| The task |
For each statement, say yes or no to whether it agrees with the article on passive foreign investment companies, and quote the deciding words from it: 1. Congress enacted the PFIC provisions in 1986. 2. An investment in a U.S. entity falls under the PFIC tax regime. 3. The asset test relies on a quarterly average calculation.

| Page excerpt |
>> start
Passive foreign investment companies - or PFICS as they are most commonly known - can have many serious tax ramifications to a U.S. shareholder. Nevertheless, the start-up companies are encountering this concept more and more even though they are not connected to the United States. Why is this happening and what should you be doing about it?
"Is your company a PFIC?" Some may hear this question earlier in the company's development while others may only hear about it as they are in their final push before that big exit. No matter when you encounter it, you should always take the question seriously and give it the appropriate time and thought before answering that dreaded question - Are you a PFIC? The article below discusses the basics of PFICs while touching on some of the more complicated matters so you can understand what you are being asked to represent and where some of the pitfalls may be hiding.
What Is a PFIC?
A passive foreign investment company or a PFIC is exactly what is sounds like -
Passive - The company needs to be deemed passive. In general this is classified as having more than 50% of the company's assets classified as passive assets or more than 75% of the company's income deemed passive income.
Foreign - This tax regime only applies to U.S. people investing in foreign entities. An investment in a U.S. entity will not be subject to the PFIC tax regime.
Company - An entity not classified as a company for U.S. tax purposes will not be subject to this regime. There may be other ramifications for investments in non-corporate entities, but that is not the subject of this article.
Unfortunately, if we look at a classic non-U.S. start-up company - where the largest asset is the cash it successfully fundraised, and the only source of income is the interest accruing on the deposits it holds - we appear to check all the boxes. To add insult to injury, the PFIC regime has a famous slogan - "once a PFIC always a PFIC", which means that even if the start-up company begins earning revenue and turns into a proper operating company, the shareholder who held the company when it was a PFIC will continue to treat it as one unless they take specific actions to "purge" it of its PFIC taint.
(There is a start-up exemption, but the conditions are difficult to meet - not recommended)
Now before you get all up-in-arms about this, it is important to understand the history. The PFIC tax regime was not intended to target these types of companies. Congress enacted these provisions back in 1986 to ensure that U.S. investors' income will be subject to tax on an ongoing basis, even if held in a tax haven offshore. Mutual funds in the United States are generally formed as entities that are required to distribute their earnings on an annual basis. That said, the U.S. investor could invest in a similar mutual fund formed outside of the United States which is not required to distribute on an annual basis, achieve similar returns, and defer paying taxes annually. This would give the offshore funds a huge advantage. The PFIC regime targets these types of investments and subjects them (in one of three ways, as explained below) to ongoing taxation. Nevertheless, as seen with the start-ups, this regime can sometimes "catch" other entities in its net as well.
Asset and Income Testing
The PFIC classification is an annual analysis which performs the following two tests:
Asset Test - More than 50% of the company's assets are classified as passive assets. A passive asset is generally defined as one that is expected to generate passive income such as cash and cash equivalents, stock, certain licenses, etc. The testing is performed annually but is done relying on a quarterly average calculation (the average of the balances at the end of each quarterly).
Income Test - More than 75% of the company's income is classified as passive income. The definition of passive income is taken from the CFC definitions which generally includes dividends, interest, royalties, capital gains, foreign exchange differentials, etc.
>> end
| Excerpted records |
>> start
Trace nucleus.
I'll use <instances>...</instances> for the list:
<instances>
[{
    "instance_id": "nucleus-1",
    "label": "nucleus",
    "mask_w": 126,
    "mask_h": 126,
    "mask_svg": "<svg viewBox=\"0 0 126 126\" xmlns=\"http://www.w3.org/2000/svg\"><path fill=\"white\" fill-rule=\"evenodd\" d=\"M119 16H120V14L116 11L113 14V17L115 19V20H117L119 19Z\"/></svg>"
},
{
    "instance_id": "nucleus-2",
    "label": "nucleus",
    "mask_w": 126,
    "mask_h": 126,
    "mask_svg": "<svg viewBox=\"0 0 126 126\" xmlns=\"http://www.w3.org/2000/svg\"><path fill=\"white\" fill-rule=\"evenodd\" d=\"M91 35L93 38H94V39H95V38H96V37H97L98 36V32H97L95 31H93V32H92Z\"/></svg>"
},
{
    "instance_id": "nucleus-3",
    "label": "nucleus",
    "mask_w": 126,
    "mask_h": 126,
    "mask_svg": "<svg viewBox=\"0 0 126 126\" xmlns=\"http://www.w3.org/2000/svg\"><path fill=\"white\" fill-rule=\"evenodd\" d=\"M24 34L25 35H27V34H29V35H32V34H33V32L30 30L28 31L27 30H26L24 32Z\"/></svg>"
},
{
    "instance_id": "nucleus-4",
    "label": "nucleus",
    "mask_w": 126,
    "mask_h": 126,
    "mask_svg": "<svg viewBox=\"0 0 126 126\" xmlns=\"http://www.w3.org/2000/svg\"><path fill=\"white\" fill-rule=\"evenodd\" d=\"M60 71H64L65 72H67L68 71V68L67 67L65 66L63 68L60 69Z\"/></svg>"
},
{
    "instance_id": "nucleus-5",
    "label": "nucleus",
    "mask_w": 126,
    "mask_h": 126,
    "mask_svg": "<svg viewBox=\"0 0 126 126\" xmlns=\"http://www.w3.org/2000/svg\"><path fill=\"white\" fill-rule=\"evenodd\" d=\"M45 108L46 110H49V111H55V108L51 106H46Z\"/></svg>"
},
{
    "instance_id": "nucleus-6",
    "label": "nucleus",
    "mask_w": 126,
>> end
| Exercise answer |
1. Yes: "Congress enacted these provisions back in 1986"
2. No: "An investment in a U.S. entity will not be subject to the PFIC tax regime."
3. Yes: "done relying on a quarterly average calculation"